§ TERAPKAN ISI BACAAN:
[1] Jawab pertanyaan berikut berdasarkan kutipan tentang undang-undang dan kebiasaan.
(a) Kapan undang-undang mulai berlaku jika tanggal berlakunya tidak dicantumkan?
(b) Apa nama asas yang menyatakan bahwa undang-undang yang bersifat khusus mengesampingkan undang-undang yang bersifat umum?
(c) Peraturan apa yang tercantum tepat setelah UUD 1945 dalam hierarki perundang-undangan?
[2] Salin dengan tepat bagian kutipan tentang undang-undang dan kebiasaan, mulai dari "b. Kebiasaan (Custom)" dan berlanjut sampai "apabila kebiasaan dilanggar.".
[3] Terjemahkan kalimat dari kutipan tentang undang-undang dan kebiasaan ini ke dalam bahasa Inggris: "Undang-Undang yang telah diundangkan dianggap telah diketahui oleh setiap orang."

§ KUTIPAN UNTUK DIBACA:
⁂

Syarat mutlak berlakunya suatu Undang-Undang ialah ketika
telah diundangkan dalam lembaran negara (LN) oleh Menteri/Sekertaris negara,
sejak tanggal yang ditentukan sendiri dalam Undang-Undang (pada saat diundangkan,
pada tanggal tertentu, ditentukan berlaku surut, atau berlakunya akan
ditentukan kemudian hari dengan peraturan lain), atau jika tidak dicantumkan
maka, Undang-Undang berlaku 30 hari setelah diundangkan.
Adapun masa berlakunya Undang-undang berakhir, karena;
ditentukan oleh Undang-Undang sendiri, dicabut secara tegas, Undang-Undang lama
bertentangan dengan Undang-Undang baru, atau timbulnya hukum kebiasaan yang
bertentangan dengan Undang-Undang atau Undang-Undang tidak ditaati lagi.
Asas berlakunya suatu Undang-Undang:
* Undang-Undang yang tingkatannya lebih rendah tidak boleh
bertentangan dengan Undang-Undang yang kedudukannya lebih tinggi dalam mengatur
hal yang sama (lex superior derogat legi in feriori).
* Undang-Undang yang bersifat khusus mengesampingkan
Undang-Undang yang bersifat umum, apabila Undang-undang tersebut kedudukannya
sama. (lex speciales derogat legi generali).
* Undang-Undang yang berlaku belakangan membatalkan
Undang-Undang yang terdahulu, sejauh Undang-Undang tersebut mengatur hal yang
sama (lex posterior derogat legi priori).
* Undang-Undang yang telah diundangkan dianggap telah
diketahui oleh setiap orang.
Hierarki perundang-undangan
Undang-Undang dalam arti material memiliki tata urutan
peraturan sesuai dengan Tap MPRS No. XX/MPRS/1966 jo. No. V/MPR/1973 :
- UUD 1945
- Ketetapan MPR
- UU/Peraturan Pemerintah Pengganti Undang-Undang
- Peraturan Pemerintah
- Keputusan Presiden
- Peraturan Pelaksana lainnya, seperti peraturan menteri
atau instruksi menteri.
b. Kebiasaan (Custom)
Kebiasaan merupakan tindakan menurut pola tingkah laku yang
tetap, ajeg, dan normal di dalam suatu masyarakat atau komunitas hidup
tertentu.
Sebagai sebuah prilaku yang tetap (ajeg) kebiasaan merupakan
prilaku yang selalu berulang hingga melahirkan satu keyakinan atau kesadaran
bahwa hal itu patut dilakukan dan memiliki kekuatan normatif yang mengikat.
Tidak semua kebiasaan dapat menjadi sumber hukum, kebiasaan
yang dapat menjadi sumber hukum meniscayakan beberapa syarat:
1- Syarat materiil adanya perbuatan tingkah laku yang
dilakukan berulang-ulang
2- Syarat intelektual adanya keyakinan hukum dari masyarakat
yang bersangkutan
3- Adanya akibat hukum apabila kebiasaan dilanggar.

⁂

§ DATA UNTUK ANALISIS:
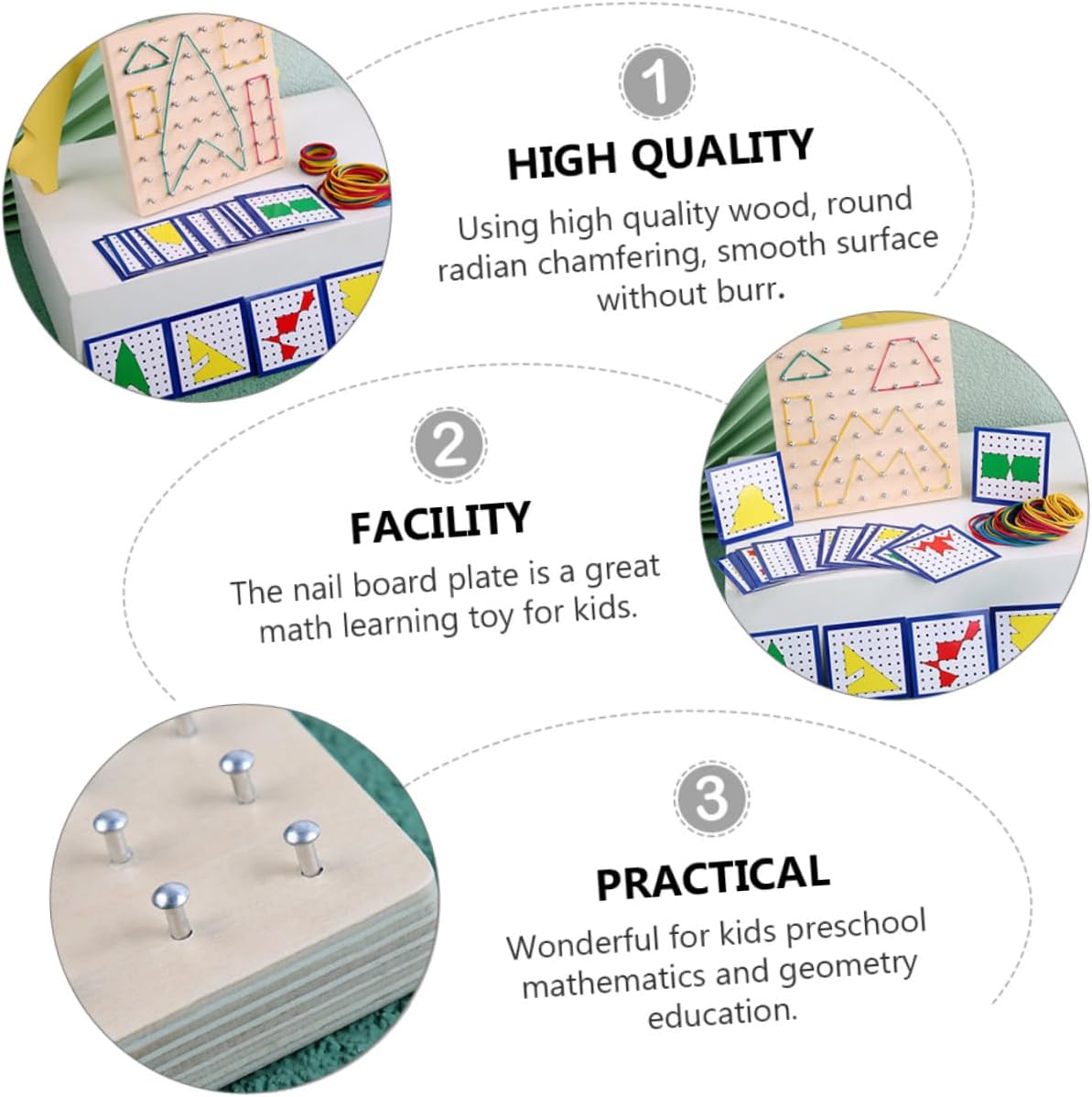 1

HIGH QUALITY

Using high quality wood, round radian chamfering, smooth surface without burr.

2

FACILITY

The nail board plate is a great math learning toy for kids.

3

PRACTICAL

Wonderful for kids preschool mathematics and geometry education.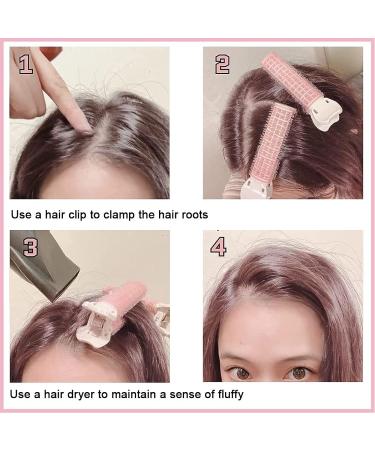 1

2

Use a hair clip to clamp the hair roots

3

4

Use a hair dryer to maintain a sense of fluffy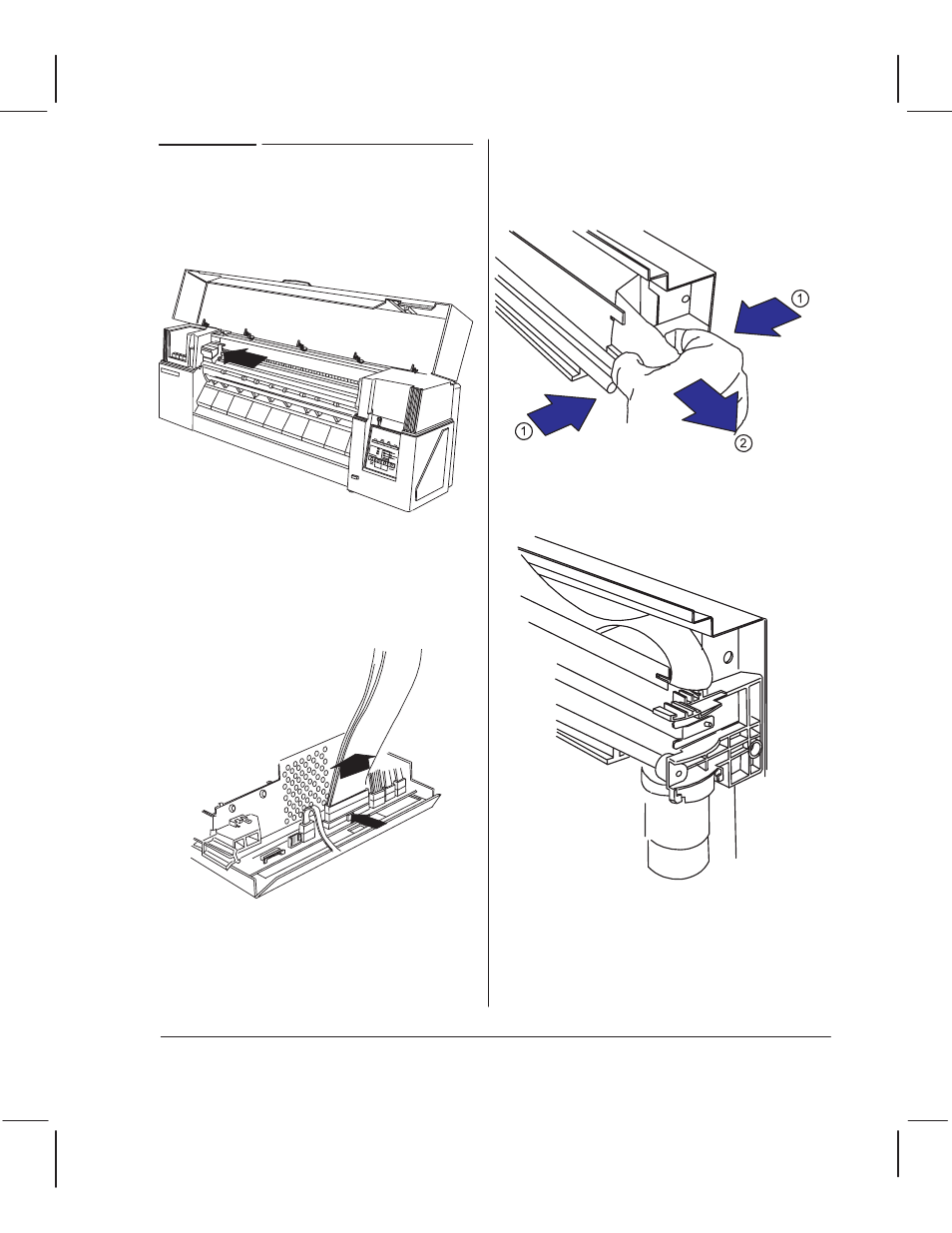 1

1

2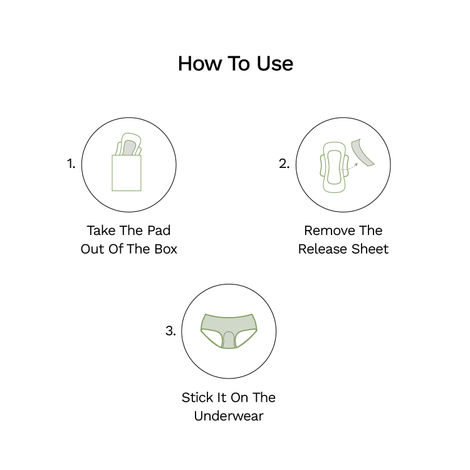 How To Use

1.

Take The Pad Out Of The Box

2.

Remove The Release Sheet

3.

Stick It On The Underwear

⁂

§ HASIL TIAP TUGAS:
[1]
(a) Undang-undang berlaku 30 hari setelah diundangkan.
(b) Lex speciales derogat legi generali.
(c) Ketetapan MPR.

[2]
b. Kebiasaan (Custom)
Kebiasaan merupakan tindakan menurut pola tingkah laku yang
tetap, ajeg, dan normal di dalam suatu masyarakat atau komunitas hidup
tertentu.
Sebagai sebuah prilaku yang tetap (ajeg) kebiasaan merupakan
prilaku yang selalu berulang hingga melahirkan satu keyakinan atau kesadaran
bahwa hal itu patut dilakukan dan memiliki kekuatan normatif yang mengikat.
Tidak semua kebiasaan dapat menjadi sumber hukum, kebiasaan
yang dapat menjadi sumber hukum meniscayakan beberapa syarat:
1- Syarat materiil adanya perbuatan tingkah laku yang
dilakukan berulang-ulang
2- Syarat intelektual adanya keyakinan hukum dari masyarakat
yang bersangkutan
3- Adanya akibat hukum apabila kebiasaan dilanggar.

[3] A law that has been promulgated is deemed to be known by everyone.